→ **SHORT EXERCISE**
Write the data out again in full, with no departure from the original.

→ **PROVIDED RECORDS**
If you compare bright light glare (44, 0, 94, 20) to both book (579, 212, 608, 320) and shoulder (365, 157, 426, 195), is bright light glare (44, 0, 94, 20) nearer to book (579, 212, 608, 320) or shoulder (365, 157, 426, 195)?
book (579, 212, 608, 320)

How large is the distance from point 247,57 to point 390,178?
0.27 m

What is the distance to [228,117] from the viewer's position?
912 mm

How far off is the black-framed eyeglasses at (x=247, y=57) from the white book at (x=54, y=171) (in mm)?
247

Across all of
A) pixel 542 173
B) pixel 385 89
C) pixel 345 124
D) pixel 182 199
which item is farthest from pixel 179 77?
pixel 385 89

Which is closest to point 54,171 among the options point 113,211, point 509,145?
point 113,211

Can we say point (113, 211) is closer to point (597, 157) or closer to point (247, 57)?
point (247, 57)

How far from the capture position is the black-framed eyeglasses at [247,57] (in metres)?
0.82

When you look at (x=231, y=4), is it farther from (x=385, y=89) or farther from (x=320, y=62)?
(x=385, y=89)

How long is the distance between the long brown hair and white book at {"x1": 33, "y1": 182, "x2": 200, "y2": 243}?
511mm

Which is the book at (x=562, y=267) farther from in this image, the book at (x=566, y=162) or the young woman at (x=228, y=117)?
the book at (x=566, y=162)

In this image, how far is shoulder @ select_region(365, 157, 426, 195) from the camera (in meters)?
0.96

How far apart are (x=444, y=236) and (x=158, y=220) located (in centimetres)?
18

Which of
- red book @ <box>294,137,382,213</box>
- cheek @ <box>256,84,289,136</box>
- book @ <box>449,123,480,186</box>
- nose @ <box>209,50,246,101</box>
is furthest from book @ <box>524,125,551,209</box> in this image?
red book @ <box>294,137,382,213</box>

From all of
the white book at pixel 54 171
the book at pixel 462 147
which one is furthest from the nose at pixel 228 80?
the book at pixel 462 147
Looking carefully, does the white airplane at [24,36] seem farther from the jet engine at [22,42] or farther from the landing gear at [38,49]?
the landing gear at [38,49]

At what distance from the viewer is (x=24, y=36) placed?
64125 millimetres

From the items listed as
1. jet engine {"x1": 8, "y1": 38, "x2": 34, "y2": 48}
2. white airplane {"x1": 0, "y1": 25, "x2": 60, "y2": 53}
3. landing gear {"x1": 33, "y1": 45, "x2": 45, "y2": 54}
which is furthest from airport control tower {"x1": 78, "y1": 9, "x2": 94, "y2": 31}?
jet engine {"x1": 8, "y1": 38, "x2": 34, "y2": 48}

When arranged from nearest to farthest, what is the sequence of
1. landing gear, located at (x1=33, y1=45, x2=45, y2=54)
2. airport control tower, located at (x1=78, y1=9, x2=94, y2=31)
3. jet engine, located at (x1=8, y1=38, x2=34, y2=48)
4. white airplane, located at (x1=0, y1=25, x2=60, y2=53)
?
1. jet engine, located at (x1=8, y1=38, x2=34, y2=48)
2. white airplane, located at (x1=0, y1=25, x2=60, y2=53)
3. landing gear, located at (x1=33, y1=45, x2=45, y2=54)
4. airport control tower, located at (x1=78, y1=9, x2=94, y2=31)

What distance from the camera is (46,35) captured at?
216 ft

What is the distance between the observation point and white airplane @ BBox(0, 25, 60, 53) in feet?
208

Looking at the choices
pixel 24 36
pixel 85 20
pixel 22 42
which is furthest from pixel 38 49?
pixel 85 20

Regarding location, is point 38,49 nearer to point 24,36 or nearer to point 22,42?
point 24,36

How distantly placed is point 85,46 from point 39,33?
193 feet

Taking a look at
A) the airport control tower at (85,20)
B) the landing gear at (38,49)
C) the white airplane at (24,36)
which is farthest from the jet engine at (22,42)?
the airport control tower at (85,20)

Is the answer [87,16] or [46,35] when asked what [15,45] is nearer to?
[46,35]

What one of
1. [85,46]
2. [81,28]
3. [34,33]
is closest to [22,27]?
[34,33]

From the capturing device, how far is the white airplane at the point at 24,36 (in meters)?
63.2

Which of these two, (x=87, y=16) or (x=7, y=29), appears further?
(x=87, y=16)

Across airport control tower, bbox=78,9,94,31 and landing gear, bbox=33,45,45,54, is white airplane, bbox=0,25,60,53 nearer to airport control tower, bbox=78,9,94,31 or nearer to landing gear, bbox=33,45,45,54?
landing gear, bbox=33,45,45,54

→ **ANSWER TO THIS EXERCISE**
If you compare bright light glare (44, 0, 94, 20) to both book (579, 212, 608, 320) and shoulder (365, 157, 426, 195), is bright light glare (44, 0, 94, 20) nearer to book (579, 212, 608, 320) or shoulder (365, 157, 426, 195)?
book (579, 212, 608, 320)

How large is the distance from point 247,57 to point 390,178?
0.27 m

What is the distance to [228,117] from the viewer's position?
912 mm

How far off is the black-framed eyeglasses at (x=247, y=57) from the white book at (x=54, y=171) (in mm)?
247

Across all of
A) pixel 542 173
B) pixel 385 89
C) pixel 345 124
D) pixel 182 199
which item is farthest from pixel 179 77?
pixel 385 89

Which is closest to point 54,171 among the options point 113,211, point 509,145?
point 113,211

Can we say point (113, 211) is closer to point (597, 157) or closer to point (247, 57)?
point (247, 57)

How far from the capture position is the black-framed eyeglasses at [247,57] (in metres)?
0.82

When you look at (x=231, y=4), is it farther from (x=385, y=89) or farther from (x=320, y=62)?
(x=385, y=89)

How long is the distance between the long brown hair and white book at {"x1": 33, "y1": 182, "x2": 200, "y2": 243}?
511mm

Which is the book at (x=562, y=267) farther from in this image, the book at (x=566, y=162) or the young woman at (x=228, y=117)?
the book at (x=566, y=162)

In this image, how far is shoulder @ select_region(365, 157, 426, 195) from the camera (in meters)?
0.96

How far apart are (x=444, y=236) and (x=158, y=220) located (in centimetres)?
18

Which of
- red book @ <box>294,137,382,213</box>
- cheek @ <box>256,84,289,136</box>
- book @ <box>449,123,480,186</box>
- nose @ <box>209,50,246,101</box>
is furthest from book @ <box>524,125,551,209</box> in this image?
red book @ <box>294,137,382,213</box>

From all of
the white book at pixel 54 171
the book at pixel 462 147
which one is furthest from the nose at pixel 228 80?
the book at pixel 462 147
Looking carefully, does the white airplane at [24,36] seem farther from the jet engine at [22,42] or farther from the landing gear at [38,49]?
the landing gear at [38,49]

At what distance from the viewer is (x=24, y=36) placed?
64125 millimetres

From the items listed as
1. jet engine {"x1": 8, "y1": 38, "x2": 34, "y2": 48}
2. white airplane {"x1": 0, "y1": 25, "x2": 60, "y2": 53}
3. landing gear {"x1": 33, "y1": 45, "x2": 45, "y2": 54}
which is furthest from airport control tower {"x1": 78, "y1": 9, "x2": 94, "y2": 31}?
jet engine {"x1": 8, "y1": 38, "x2": 34, "y2": 48}

When arranged from nearest to farthest, what is the sequence of
1. landing gear, located at (x1=33, y1=45, x2=45, y2=54)
2. airport control tower, located at (x1=78, y1=9, x2=94, y2=31)
3. jet engine, located at (x1=8, y1=38, x2=34, y2=48)
4. white airplane, located at (x1=0, y1=25, x2=60, y2=53)
?
1. jet engine, located at (x1=8, y1=38, x2=34, y2=48)
2. white airplane, located at (x1=0, y1=25, x2=60, y2=53)
3. landing gear, located at (x1=33, y1=45, x2=45, y2=54)
4. airport control tower, located at (x1=78, y1=9, x2=94, y2=31)

What distance from the camera is (46,35) captured at?
216 ft

What is the distance between the observation point and white airplane @ BBox(0, 25, 60, 53) in feet?
208

Looking at the choices
pixel 24 36
pixel 85 20
pixel 22 42
which is furthest from pixel 38 49?
pixel 85 20

Regarding location, is point 38,49 nearer to point 24,36 or nearer to point 22,42?
point 24,36

How distantly placed is point 85,46 from point 39,33?
193 feet

Taking a look at
A) the airport control tower at (85,20)
B) the landing gear at (38,49)
C) the white airplane at (24,36)
which is farthest from the jet engine at (22,42)?
the airport control tower at (85,20)

Is the answer [87,16] or [46,35] when asked what [15,45] is nearer to?
[46,35]

What one of
1. [85,46]
2. [81,28]
3. [34,33]
is closest to [22,27]?
[34,33]

From the capturing device, how far is the white airplane at the point at 24,36 (in meters)?
63.2

Which of these two, (x=87, y=16) or (x=7, y=29), appears further?
(x=87, y=16)

Across airport control tower, bbox=78,9,94,31 and landing gear, bbox=33,45,45,54, is white airplane, bbox=0,25,60,53 nearer to airport control tower, bbox=78,9,94,31 or nearer to landing gear, bbox=33,45,45,54?
landing gear, bbox=33,45,45,54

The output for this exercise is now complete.